December 04, 2019 09:41
Google boss Sundar Pichai will now also have the title of CEO at parent company Alphabet. Photo: Reuters

Google Chief Executive Sundar Pichai will replace Larry Page as CEO of parent Alphabet Inc, extending a long retreat from public roles and active management by Page and Sergey Brin at the company they co-founded 21 years ago, Reuters reports.

"While it has been a tremendous privilege to be deeply involved in the day-to-day management of the company for so long, we believe it's time to assume the role of proud parents — offering advice and love, but not daily nagging!" Page and Brin wrote in a blog post on Tuesday.
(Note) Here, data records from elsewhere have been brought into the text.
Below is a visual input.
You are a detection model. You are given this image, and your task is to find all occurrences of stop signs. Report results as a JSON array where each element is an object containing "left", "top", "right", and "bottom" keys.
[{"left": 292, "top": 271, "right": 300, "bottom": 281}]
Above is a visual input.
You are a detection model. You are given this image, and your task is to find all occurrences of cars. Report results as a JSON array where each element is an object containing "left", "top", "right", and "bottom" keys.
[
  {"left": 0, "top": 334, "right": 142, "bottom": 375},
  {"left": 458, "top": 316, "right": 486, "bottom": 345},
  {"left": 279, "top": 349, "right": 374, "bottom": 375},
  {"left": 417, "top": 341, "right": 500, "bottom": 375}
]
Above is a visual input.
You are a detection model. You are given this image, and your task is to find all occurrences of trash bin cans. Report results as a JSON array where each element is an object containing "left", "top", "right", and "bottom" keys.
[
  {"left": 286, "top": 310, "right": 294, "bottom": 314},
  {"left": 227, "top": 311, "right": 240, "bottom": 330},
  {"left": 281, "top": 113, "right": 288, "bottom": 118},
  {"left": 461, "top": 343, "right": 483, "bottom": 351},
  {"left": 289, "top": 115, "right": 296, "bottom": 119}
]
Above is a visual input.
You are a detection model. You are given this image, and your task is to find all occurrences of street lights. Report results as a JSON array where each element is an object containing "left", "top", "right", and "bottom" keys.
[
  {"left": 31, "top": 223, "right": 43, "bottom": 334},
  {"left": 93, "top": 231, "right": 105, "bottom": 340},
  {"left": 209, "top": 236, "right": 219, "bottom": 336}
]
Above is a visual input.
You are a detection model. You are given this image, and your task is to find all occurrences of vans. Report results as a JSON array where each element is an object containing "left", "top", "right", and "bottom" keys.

Streamlining management could help Alphabet better respond to the challenges and focus on growing profits.

Alphabet, which owns more than a dozen companies including self-driving car technology business Waymo and health care software company Verily, emerged in 2015 as part of a restructuring of Google.

Page, who is known for having big expectations and strong thoughts on technological details, had wanted to focus on developing those newer businesses, which collectively lose money.

He left Alphabet’s biggest and most profitable unit, Google, to Pichai. Brin had stayed on as Alphabet’s president, spending some time on robotics and other research projects.

Page and Brin will remain directors, but will cede their CEO and president titles, respectively, immediately, Alphabet said.

The president role will not be filled, the company said, describing the changes as long discussed.

Page’s voice has been impaired for years because of a chronic condition, but his health did not play a role in the decision to step aside, Alphabet said.

“With Alphabet now well-established, and Google and the Other Bets operating effectively as independent companies, it’s the natural time to simplify our management structure,” the co-founders said.

“We are deeply committed to Google and Alphabet for the long term.”

While publicly stepping back, the co-founders still control more than 51 percent of shares.

As of April, Page held 26.1 percent of Alphabet’s total voting power, Brin 25.25 percent and Pichai less than 1 percent, Reuters noted.